Document extract ->
━━━━━━━━━━━━━━━━

| dc.description.abstract | Classic methods for Dynamic Positioning (DP) of surface vessels often consists of first calculating desired forces and moments to exert on the vessel by using a motion controller, followed by a thrust allocation scheme for translating these forces and moments into individual thruster commands. Common thrust allocation methods usually performs this translation by calculating a pseudoinverse matrix, or by using various formulations of an objective function for an optimization problem. In optimization, several solutions might exist that satisfies the desired forces/moments due to the vessels being overactuated, and additional objectives and/or constraints are usually added for finding a final solution at each time step. This can be challenging in terms of computationally demanding solvers due to the potentially complex configuration of actuators, including azimuth thrusters, variable pitch propellers, tunnel thrusters, rudders etc. This thesis was set to investigate how advances in machine learning could be used to train a machine learning model in simulation for the development a control scheme which was both positionally accurate and energy efficient, while avoiding heavy computations on board during DP operations. The thesis was written in collaboration with DNVGL, which gave access to technical advisory, in addition to both a simulation platform and a physical ship model on which testing of algorithms could be performed.
This thesis built on work from a project thesis from 2019 [1]. There it was found that using supervised learning for thrust allocation could give adequate results in terms of accurate translation of desired forces and moments. It was however found that it was difficult to formulate the constraints and boundaries on the azimuth thrusters' force production and angular rates using supervised learning. In this thesis, another type of machine learning called Deep Reinforcement Learning (DRL) was used. It replaced both the motion controller and the thrust allocation, translating a desired vessel pose directly into individual thruster commands. This was obtained by training the DRL model in a simulator while attempting to maximize return over time from a reward function. The neural networks which were used for representing the DRL model were trained using the digital twin of the ReVolt ship model, and the Proximal Policy Optimization (PPO) algorithm. The entire training regimen for the DRL method was created, and a (to the author's knowledge) novel reward function was used for positional accuracy, being a multivariate, Gaussian reward function.
The DRL method was tested against classic methods, using a Proportional-Integral-Derivative (PID) motion controller with feedforward, and two different thrust allocation methods. The first thrust allocation method was a proprietary method given by DNVGL based on calculating a pseudoinverse, while the other was a method based on Quadratic Programming (QP), implemented by the author. All methods were tested against each other in various test scenarios in the simulator for evaluation of accuracy, robustness and energy efficiency. In addition, a sea trial was performed on the physical ship model of ReVolt to evaluate the difference between performance in simulator and in real life.

━━━━━━━━━━━━━━━━

Dataset records ->
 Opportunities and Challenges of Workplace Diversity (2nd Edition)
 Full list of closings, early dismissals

━━━━━━━━━━━━━━━━

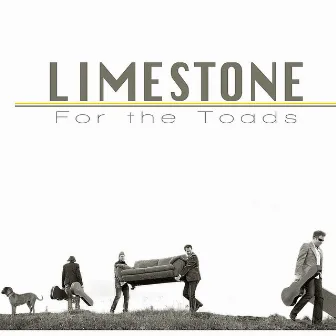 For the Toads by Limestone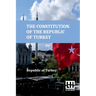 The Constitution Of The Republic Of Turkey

━━━━━━━━━━━━━━━━

The problem ->
Answer these questions from the thesis abstract:
1. Which company was the thesis written in collaboration with?
2. Which algorithm was used, along with the digital twin of the ReVolt ship model, to train the neural networks?
3. What was the thrust allocation method implemented by the author based on?
Please use only the thesis abstract, not the items.

Problem solution ->
1. DNVGL
2. The Proximal Policy Optimization (PPO) algorithm
3. Quadratic Programming (QP)